Por Rubén Madrid
“Ya no somos el viejo país atrasado que se queja, sino un país maduro y próspero”. Lo dijo Aznar el día en que inauguró la autopista de peaje R-2, tras una inversión de 563 millones de euros y una concesión a Henarsa por 24 años. Barreda aplaudía en segunda fila. Alguien, qué rabia da no recordar quién, añadió en aquella carrera de onanistas satisfechos de sí mismos que sería una autopista buena para todos: para los ricos, porque irían mejor por la nueva calzada; y para los pobres, porque algo notarían el descenso de tráfico.
Eran los tiempos del milagro económico, de las liberalizaciones del suelo que abaratarían el precio de la vivienda y de las privatizaciones en la telefonía que darían el impulso necesario (la competencia es buena) al sector, algo que los consumidores nunca les podremos agradecer lo suficiente: todos, los de MoviStar y los de Vodafone. Eran los tiempos, también, en que los proyectos se hacían por cataplines (Cañete, año 2000: “el Plan Hidrológico se hace por cojones”) y eran, y tal vez no vuelvan más, los tiempos de los polvos.
Ahora estamos en los tiempos de los lodos. Se nos enfangan los proyectos. Estamos de barro, si es que no es mierda, hasta el cuello. Y el tema de las autopistas de peaje es un asunto particularmente complejo. A grandes rasgos, cabe decir que todas las radiales de Madrid están en quiebra. La última en sumarse al serial de concurso de acreedores fue Henarsa, adjudicataria de la R-2 (Madrid-Guadalajara), en septiembre. Tiene una deuda de 450 millones de euros. El conjunto de todas suma una deuda de 4.000.

__Conjunto de tareas__.
a) Reproduzca literalmente el fragmento sobre las autopistas de peaje, comenzando en "Eran los tiempos del" y terminando en "de los polvos.".
b) Conteste las siguientes preguntas según el fragmento sobre las autopistas de peaje:
(i) ¿Cuál fue la inversión realizada en la autopista R-2?
(ii) ¿Qué año acompaña la cita de Cañete sobre el Plan Hidrológico?
(iii) ¿A cuánto asciende la deuda de Henarsa?

__Líneas proporcionadas__.
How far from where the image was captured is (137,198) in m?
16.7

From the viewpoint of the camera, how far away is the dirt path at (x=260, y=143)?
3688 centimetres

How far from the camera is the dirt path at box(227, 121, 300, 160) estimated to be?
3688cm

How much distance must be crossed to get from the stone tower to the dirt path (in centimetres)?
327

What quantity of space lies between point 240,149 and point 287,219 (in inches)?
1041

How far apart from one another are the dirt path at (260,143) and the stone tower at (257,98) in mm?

* * *

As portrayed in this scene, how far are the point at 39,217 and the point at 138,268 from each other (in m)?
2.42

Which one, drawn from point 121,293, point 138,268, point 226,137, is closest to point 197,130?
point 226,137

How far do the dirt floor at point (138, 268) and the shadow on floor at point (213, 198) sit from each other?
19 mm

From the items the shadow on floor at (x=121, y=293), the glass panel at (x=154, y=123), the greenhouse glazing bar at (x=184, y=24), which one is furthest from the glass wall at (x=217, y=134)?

---

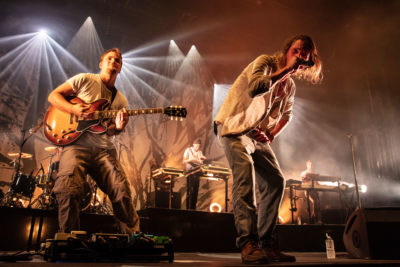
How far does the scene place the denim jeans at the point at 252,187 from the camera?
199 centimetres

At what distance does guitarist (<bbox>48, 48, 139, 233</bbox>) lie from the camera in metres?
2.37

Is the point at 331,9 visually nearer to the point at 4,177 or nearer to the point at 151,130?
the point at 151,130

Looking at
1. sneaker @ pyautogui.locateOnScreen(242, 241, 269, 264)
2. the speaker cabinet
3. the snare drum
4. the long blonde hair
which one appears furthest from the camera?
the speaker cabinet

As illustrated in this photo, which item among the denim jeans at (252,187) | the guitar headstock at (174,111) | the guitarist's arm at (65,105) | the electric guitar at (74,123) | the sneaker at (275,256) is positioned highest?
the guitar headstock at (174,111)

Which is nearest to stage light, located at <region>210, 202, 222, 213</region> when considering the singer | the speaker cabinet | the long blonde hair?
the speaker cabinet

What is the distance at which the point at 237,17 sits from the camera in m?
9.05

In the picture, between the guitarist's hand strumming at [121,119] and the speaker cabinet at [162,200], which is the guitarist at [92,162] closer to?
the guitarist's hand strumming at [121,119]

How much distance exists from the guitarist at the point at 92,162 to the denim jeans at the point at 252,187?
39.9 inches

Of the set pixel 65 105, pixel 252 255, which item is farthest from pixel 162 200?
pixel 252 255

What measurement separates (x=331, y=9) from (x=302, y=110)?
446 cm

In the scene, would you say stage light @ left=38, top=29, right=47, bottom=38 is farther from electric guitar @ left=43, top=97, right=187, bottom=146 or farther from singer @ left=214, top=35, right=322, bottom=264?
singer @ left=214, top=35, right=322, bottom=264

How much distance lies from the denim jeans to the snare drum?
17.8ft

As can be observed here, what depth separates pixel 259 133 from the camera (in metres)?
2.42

__Las respuestas__.
a)
Eran los tiempos del milagro económico, de las liberalizaciones del suelo que abaratarían el precio de la vivienda y de las privatizaciones en la telefonía que darían el impulso necesario (la competencia es buena) al sector, algo que los consumidores nunca les podremos agradecer lo suficiente: todos, los de MoviStar y los de Vodafone. Eran los tiempos, también, en que los proyectos se hacían por cataplines (Cañete, año 2000: “el Plan Hidrológico se hace por cojones”) y eran, y tal vez no vuelvan más, los tiempos de los polvos.

b)
(i) 563 millones de euros.
(ii) El año 2000.
(iii) 450 millones de euros.